NEWTON, MASS. (WHDH) - Couples across the country say Uncle Sam is forcing them to postpone their wedding plans. One heartbroken local bride-to-be tells 7 Investigates her life is on hold because her fiancé is stuck overseas. Hank Phillippi Ryan has the story.

Monica knew a month-long trek from France to Spain would be the trip of a lifetime.

“We were doing a long-distance hike, called the Camino de Santiago. It’s an old pilgrimage trail,” Monica said.

That’s where she met Martin, who lives in Denmark.

And the long-distance hike led to a long-distance romance.

“The first day that Martin and I met each other, we had some sort of connection,” Monica said.

“This girl looked over and kept smiling,” Martin said.

“So you didn’t speak English at all?” Hank asked.

“No, not that much,” Martin said.

As they hiked, they used a translator app to communicate.

And they realized quickly they were meant to be together.

“I knew right away,” Monica said.

“I just knew, I could weirdly enough, see it all in front of me,” Martin said.

They got engaged two years later and planned to marry near her home in Newton last fall.

But Martin is zooming with us from Denmark, and the couple’s wedding is on hold.

“Is this a moment in time that is slipping away?” Hank asked.

“And is continuing to slip away,” Monica said.

To get married in the U.S., they need to get what’s called a fiancé visa from the State Department.

But Martin’s visa is in limbo between the State Department’s National Visa Center in New Hampshire and the overseas embassy that must okay it.

We’ve learned the same thing is happening to thousands of couples.

“It’s been heartbreaking to see the wait,” Charles Kuck, an immigration attorney and managing partner of Kuck Baxter Immigration, said.

Processing fiancé visas used to take several months.

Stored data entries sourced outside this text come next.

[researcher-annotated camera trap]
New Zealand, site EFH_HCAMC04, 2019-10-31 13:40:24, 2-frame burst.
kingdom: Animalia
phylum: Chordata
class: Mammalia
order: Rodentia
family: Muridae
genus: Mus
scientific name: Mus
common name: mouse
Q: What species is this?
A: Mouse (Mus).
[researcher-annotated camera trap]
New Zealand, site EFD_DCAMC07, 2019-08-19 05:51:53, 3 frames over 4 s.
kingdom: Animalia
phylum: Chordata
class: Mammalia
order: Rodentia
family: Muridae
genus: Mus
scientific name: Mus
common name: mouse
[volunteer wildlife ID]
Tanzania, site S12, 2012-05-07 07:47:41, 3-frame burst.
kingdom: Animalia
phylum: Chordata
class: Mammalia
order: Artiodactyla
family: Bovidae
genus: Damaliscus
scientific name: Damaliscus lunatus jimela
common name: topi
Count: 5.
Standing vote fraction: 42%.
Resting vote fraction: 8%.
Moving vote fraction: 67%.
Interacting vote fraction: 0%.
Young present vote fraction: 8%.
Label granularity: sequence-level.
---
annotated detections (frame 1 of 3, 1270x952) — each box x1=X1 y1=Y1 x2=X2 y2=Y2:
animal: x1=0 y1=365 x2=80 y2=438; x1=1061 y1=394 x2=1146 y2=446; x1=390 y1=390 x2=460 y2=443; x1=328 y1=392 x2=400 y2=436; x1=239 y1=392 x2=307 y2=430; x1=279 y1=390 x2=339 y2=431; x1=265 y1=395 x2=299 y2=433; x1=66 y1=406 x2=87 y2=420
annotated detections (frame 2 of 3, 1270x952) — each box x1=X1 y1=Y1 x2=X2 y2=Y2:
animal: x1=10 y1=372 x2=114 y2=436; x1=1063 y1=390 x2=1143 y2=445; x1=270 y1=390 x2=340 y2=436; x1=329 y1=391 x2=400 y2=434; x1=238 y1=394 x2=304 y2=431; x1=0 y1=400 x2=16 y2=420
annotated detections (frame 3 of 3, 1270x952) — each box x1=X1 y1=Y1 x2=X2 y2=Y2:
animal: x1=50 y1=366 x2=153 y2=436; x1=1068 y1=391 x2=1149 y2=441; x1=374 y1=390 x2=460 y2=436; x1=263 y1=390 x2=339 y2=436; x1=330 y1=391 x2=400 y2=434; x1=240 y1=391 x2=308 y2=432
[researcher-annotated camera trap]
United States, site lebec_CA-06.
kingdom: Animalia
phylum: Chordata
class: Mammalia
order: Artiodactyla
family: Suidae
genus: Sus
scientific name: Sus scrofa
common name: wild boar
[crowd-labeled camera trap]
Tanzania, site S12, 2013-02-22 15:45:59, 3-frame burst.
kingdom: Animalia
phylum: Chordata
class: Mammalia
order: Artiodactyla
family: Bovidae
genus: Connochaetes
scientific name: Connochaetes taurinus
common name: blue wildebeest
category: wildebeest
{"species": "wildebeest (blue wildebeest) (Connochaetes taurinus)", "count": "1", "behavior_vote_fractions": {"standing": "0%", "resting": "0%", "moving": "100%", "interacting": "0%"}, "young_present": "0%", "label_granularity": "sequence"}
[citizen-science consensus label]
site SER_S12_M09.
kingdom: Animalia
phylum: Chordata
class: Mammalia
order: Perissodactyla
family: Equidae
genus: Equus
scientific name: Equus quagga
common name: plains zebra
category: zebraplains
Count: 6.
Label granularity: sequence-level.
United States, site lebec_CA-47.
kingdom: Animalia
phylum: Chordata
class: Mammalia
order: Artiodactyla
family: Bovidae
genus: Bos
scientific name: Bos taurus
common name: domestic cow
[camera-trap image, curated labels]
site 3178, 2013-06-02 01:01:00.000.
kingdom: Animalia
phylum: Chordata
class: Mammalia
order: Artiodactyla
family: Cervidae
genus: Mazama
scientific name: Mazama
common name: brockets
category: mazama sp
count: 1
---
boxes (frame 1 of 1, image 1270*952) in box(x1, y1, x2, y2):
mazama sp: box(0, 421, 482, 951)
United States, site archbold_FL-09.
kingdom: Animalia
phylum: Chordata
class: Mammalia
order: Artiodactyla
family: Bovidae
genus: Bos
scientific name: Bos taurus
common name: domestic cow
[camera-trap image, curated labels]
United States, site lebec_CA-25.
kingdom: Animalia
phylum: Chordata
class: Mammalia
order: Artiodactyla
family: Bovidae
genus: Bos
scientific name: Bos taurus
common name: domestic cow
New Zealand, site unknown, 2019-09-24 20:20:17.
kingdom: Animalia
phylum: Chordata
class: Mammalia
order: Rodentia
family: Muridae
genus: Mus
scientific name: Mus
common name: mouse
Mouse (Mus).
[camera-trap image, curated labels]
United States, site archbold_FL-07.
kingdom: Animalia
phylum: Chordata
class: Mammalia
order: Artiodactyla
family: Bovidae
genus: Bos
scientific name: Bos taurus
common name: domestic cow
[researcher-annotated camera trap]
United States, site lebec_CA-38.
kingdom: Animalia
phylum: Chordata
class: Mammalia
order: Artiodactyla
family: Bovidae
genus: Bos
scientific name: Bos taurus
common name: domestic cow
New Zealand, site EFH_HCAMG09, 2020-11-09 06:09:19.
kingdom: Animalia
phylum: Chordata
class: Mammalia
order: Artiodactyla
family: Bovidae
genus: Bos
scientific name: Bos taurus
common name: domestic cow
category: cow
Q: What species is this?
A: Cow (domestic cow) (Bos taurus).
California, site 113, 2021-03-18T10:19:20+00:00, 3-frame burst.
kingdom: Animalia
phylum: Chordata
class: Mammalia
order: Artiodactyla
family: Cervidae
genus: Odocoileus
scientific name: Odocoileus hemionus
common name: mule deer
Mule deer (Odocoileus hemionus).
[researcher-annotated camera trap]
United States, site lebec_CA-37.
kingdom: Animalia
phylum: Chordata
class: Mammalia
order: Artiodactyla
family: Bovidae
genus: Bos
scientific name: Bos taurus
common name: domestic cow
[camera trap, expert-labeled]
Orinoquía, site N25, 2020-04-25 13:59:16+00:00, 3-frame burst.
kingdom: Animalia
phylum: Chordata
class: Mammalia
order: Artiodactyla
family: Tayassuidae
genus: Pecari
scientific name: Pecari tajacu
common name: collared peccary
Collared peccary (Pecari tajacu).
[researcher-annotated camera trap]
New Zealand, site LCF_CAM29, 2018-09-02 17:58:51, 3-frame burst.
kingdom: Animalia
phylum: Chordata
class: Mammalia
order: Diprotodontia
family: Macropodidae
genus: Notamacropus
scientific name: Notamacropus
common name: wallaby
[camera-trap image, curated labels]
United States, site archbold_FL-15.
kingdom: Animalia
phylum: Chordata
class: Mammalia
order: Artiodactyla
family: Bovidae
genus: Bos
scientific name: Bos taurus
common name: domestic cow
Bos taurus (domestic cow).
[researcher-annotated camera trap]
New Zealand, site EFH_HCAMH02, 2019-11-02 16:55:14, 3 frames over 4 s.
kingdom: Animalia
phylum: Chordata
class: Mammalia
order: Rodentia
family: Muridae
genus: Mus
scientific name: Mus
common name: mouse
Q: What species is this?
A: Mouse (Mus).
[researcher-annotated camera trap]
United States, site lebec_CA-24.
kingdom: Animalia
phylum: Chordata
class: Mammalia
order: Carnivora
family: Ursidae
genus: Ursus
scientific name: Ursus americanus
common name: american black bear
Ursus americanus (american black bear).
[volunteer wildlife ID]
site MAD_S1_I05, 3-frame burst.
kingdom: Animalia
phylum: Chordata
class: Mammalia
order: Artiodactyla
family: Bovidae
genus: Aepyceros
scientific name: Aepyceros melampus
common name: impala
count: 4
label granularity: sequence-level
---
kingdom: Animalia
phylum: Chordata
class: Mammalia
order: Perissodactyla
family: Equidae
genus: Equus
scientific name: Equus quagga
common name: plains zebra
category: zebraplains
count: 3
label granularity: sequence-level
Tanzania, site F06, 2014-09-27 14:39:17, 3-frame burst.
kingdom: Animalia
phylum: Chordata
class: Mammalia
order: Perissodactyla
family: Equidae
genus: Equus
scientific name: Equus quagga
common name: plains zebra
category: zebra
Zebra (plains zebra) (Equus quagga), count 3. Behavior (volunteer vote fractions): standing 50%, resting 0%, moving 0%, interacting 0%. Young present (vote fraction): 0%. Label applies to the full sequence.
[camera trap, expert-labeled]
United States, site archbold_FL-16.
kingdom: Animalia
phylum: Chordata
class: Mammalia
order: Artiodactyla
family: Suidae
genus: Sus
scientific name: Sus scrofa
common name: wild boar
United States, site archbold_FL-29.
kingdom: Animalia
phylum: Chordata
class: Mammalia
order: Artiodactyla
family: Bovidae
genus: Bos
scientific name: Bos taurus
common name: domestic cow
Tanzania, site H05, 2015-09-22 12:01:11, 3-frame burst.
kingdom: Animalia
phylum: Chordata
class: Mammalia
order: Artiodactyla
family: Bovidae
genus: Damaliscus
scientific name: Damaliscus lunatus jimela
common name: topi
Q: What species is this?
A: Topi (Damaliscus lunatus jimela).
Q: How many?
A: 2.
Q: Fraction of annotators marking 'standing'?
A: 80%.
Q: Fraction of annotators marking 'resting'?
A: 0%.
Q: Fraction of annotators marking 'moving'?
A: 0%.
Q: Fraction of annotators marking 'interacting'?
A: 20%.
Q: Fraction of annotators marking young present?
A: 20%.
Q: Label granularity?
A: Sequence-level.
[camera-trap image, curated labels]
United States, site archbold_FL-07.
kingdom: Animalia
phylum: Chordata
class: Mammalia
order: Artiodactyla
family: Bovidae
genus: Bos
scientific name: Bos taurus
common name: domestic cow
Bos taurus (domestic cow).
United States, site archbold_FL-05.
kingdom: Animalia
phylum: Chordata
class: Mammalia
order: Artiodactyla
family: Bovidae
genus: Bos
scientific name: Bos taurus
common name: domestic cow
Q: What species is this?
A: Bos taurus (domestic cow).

But some couples are now waiting two years.

Why? The State Department tells 7-Investigates: “The COVID-19 pandemic has resulted in profound reductions in the Department’s visa processing capacity.”

“Should this be this tangled and difficult?” Hank asked.

“Fiancés should be one of the smoothest and easiest processes,” Kuck said.

Kuck has successfully sued the State Department on behalf of hundreds of other couples having visa issues.

A federal judge ruling the government should not stop processing visas for “star-crossed lovers” during the pandemic.

Monica has hired Kuck to get Martin’s visa processed.

“Should people have to do that?” Hank asked.

“No, of course not,” Kuck said.

Monica wants her grandparents to see her get married. But each day the wedding is postponed, she worries they won’t be there for her I do’s.

The couple has this plea to U.S. officials:

“Just give us some kind of way that we can so like we have a chance,” Martin said.

“It’s time for them to treat us as people and not just as an application that’s sitting in some pile somewhere sitting untouched. That they need to look at us because it’s our lives that are on hold,” Monica said.

The State Department just issued a bulletin saying consulates can start prioritizing fiancé visas again. But couples still have to wait for the government to sift through a huge backlog of applications.